In fact, a big take-home message is that these actions are significant on top of also-necessary federal policy change. The study calls for both a renewed federal commitment to climate change, and expanded sub-national and non-governmental leadership. We need both. Remember, the current national pledges under the Paris Agreement are also insufficient to maintain the 2-degree trajectory (they deliver about a third of the emissions reductions we need).
This means donors and foundations have an important part to play, even if they’re not massive funders working on federal policy. We’ve frequently called on funders to give more to climate work (as have leaders within the sector), given the pervasive and severe threats involved. That includes those that might consider themselves too small, or far afield of what they might think of as mainly an environmental issue. Increasingly, regional funders like the Barr and Mott foundations are showing how climate can and should be a local issue.

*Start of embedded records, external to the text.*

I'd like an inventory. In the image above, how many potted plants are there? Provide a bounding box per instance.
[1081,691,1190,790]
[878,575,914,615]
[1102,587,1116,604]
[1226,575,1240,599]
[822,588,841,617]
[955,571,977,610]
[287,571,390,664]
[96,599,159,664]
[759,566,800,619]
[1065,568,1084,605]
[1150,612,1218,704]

This report can be taken as a reminder that there’s tremendous room and need for different actors—including foundations and donors of all sizes, geographies, and interests—to make a meaningful dent in climate change.
Think Big, Work Collectively
I’d say the other big takeaway here for funders, when it comes to climate action outside of national policy, is the potential power in collaboration, collective initiatives, and movement building.
This is apparent in the study’s analysis of what it calls “international cooperative initiatives,” which are often seeking more ambitious and systemic improvements, sometimes targeting entire industries or crossing sectors. While there’s more uncertainty around these outcomes, if they were to meet their combined goals, it could even bring our current global trajectory within range of the long-term goals of the Paris Agreement.
This is a reminder that, even if we’re at a point in history when federal action is unlikely, there are lots of ways local action can build up to something much larger.
For example, there’s huge power in local action as a way to set examples and best practices that can be replicated, or to dispel economic and other bogeymen that might be impeding action in less progressive areas.
There’s also chronically underfunded grassroots action—building ground-up support at the community level. While inherently local, grassroots organizing contributes to building a broad-based movement, led by those who are most impacted by climate change, to call for collective action.
It’s precisely that kind of groundswell—along with a mix of actors making strong commitments, and one glorious day, national policy—that could bring about the kind of transformation we need.